*** EXCERPT PROVIDED ***

I tend to give my mass-market paperback genre fiction away to friends or, sometimes, travel acquaintances (for lighter suitcases). I have an overflow problem as it is: what the hell would I do if I had to shelve three to nine thousand-page volumes of this or that fantasy series, a whole row of that sci-fi author, etc? I have been accused of developing this habit out of snobbery - I allegedly don't want anyone seeing these books among their higher-brow cousins on my shelves. That is nonsense. And part of the glee of giving the books away, of course, is the glee of having comrades in my genre-fiction-loving geekdom.

I took a box or two of textbooks to a public library once.

Beyond that, I have never actually executed a book-purge. I dread it. It will be a long, long while - decades, maybe - before I will admit the necessity. I don't know if it's fetishism, exactly, or compulsive creaturely acquisitivism, or what. But my books are my books. I don't even like returning borrowed books to the library. A few years ago, I cried when I returned the hundred or whatever that I had out for my senior thesis. I mean, bent-double, sobbing, hugging books to my chest, cried. There was more to it than information, or even a comfortable, nostalgia-inducing, fetishizable information technology, of course - it was about what those books signified, what I had achieved with them or next to them, the person I had become in the year or so I spent in their presence. Maybe that's true of the current books, borrowed and owned, as well. Every one a little bit of myself - like so many benevolent little horcruxes. And maybe horcruxes are just masquerading fetishes. But so be it. I'm a book-hoarder. That's not likely to change.

*** THE DATA ***

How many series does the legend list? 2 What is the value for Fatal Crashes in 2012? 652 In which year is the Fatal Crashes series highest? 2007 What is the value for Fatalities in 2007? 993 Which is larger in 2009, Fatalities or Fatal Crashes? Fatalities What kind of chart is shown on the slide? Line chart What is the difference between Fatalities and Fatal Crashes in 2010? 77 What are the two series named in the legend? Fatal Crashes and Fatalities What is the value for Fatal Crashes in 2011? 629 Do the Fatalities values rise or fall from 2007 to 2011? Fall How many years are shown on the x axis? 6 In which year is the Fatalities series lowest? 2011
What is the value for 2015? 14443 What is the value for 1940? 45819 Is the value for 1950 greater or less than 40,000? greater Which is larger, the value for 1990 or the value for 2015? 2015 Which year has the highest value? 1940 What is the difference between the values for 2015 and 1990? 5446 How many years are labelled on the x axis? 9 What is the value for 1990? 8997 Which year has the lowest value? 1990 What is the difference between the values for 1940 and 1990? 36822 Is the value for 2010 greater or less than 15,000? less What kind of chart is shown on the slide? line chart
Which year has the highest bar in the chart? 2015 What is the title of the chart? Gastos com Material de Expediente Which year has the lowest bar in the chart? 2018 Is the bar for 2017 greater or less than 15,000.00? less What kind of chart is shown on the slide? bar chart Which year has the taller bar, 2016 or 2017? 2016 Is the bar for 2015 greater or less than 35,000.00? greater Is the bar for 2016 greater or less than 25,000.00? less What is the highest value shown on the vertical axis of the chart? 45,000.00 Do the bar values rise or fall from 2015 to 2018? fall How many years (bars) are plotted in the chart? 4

***

WRITTEN TASK 1 → According to the book-hoarding passage, what did the writer once take to a public library?
WRITTEN TASK 2 → Reproduce the portion of the book-hoarding passage starting at "I tend to give" and ending at "public library once.".
WRITTEN TASK 3 → Summarize the book-hoarding passage in two sentences.

EXPECTED OUTPUT 1 → A box or two of textbooks.

EXPECTED OUTPUT 2 →
I tend to give my mass-market paperback genre fiction away to friends or, sometimes, travel acquaintances (for lighter suitcases). I have an overflow problem as it is: what the hell would I do if I had to shelve three to nine thousand-page volumes of this or that fantasy series, a whole row of that sci-fi author, etc? I have been accused of developing this habit out of snobbery - I allegedly don't want anyone seeing these books among their higher-brow cousins on my shelves. That is nonsense. And part of the glee of giving the books away, of course, is the glee of having comrades in my genre-fiction-loving geekdom.

I took a box or two of textbooks to a public library once.

EXPECTED OUTPUT 3 → The writer gives mass-market genre paperbacks away to friends or travel acquaintances, citing a shelf-overflow problem and the pleasure of sharing with fellow genre fans, and calls the charge of snobbery nonsense. Apart from once taking textbooks to a public library, the writer has never carried out a book purge, dislikes even returning library books, suggests that each book may hold a little of the self, and accepts being a book-hoarder.